Inorganic Chemistry III – Research Group Senker

Print page

Computational Chemistry

NMR Spectroscopy has been proven to be a powerful tool for structure determination in solid state. However, without proper structural models, interpretation of NMR observables remains qualitative. Thus the first, crucial step in structure determination with solid-state NMR is to provide reasonable starting models. For setting up structural models, we mainly utilize empiric descriptions and force field methods, as to achieve cost efficient sampling of the hyperspace.

These models can then be refined using more accurate methods like DFT calculations. Depending on the system in question, we use either a cluster approach or periodic boundary conditions. Once a structural model is known, we can calculate NMR parameters from the structure to compare them to the measurement. This may involve calculating observables like the chemical shielding, the alignment of the chemical shielding anisotropy tensor or the J-coupling, or simply distance patterns for calculating exchange rates in cross polarization experiments or simulating REDOR curves. In the long run this shall support the development of routines to automatically perform the setup, adaption and fitting of structural models to the experimental data.

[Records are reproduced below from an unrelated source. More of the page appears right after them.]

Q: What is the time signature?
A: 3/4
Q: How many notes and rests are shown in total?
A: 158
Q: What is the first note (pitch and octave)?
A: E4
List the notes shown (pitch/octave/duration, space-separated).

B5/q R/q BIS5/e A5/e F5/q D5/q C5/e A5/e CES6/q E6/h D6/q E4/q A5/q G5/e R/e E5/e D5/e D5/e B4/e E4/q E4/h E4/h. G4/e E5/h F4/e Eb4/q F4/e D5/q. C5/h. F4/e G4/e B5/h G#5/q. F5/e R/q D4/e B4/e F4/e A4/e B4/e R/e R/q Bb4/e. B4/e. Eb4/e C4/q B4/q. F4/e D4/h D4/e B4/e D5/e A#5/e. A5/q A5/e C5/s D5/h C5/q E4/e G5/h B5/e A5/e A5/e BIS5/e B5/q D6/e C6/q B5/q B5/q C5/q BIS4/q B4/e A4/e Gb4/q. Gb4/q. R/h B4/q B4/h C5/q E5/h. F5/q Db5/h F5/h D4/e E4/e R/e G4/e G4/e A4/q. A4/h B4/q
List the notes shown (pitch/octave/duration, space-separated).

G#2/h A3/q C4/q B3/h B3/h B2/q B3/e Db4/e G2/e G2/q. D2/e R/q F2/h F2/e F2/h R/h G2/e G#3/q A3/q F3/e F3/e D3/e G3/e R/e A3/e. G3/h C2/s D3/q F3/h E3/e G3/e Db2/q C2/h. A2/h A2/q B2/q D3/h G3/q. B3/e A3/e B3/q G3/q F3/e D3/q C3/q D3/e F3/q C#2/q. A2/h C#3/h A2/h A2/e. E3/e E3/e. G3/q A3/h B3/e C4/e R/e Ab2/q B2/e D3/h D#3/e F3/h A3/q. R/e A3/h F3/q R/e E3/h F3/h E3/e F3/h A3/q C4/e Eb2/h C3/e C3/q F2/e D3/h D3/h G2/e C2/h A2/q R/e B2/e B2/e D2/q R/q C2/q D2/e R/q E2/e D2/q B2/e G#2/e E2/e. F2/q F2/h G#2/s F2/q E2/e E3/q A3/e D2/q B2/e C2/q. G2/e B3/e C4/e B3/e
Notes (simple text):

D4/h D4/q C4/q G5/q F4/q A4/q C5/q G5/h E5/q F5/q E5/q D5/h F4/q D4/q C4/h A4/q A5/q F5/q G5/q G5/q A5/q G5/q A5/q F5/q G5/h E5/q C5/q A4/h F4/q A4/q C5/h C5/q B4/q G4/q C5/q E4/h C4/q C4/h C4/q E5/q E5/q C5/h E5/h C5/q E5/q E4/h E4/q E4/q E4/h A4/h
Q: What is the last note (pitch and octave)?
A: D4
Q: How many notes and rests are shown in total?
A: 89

Top: Experimantal 13C-NMR-spectrum for melon (blue). Calculated values for the isotropic chemical shielding are given for the different carbon sites.

Right: Volume plot of the electron density (of the respective Kohn-Sham-States) for the three highest bands in benzene (blue, green and grey). The orange mesh represents the sum of the three bands, which gives idea of the electron densitiy for the PI-system.

Bottom: Three-dimensional plot of the nuclear independent shielding  values within the molecular plane of benzene. Blue denotes negative shielding values around -10 ppm, red denotes positive shielding values around +10 ppm. Highest values above +10 ppm are truncated.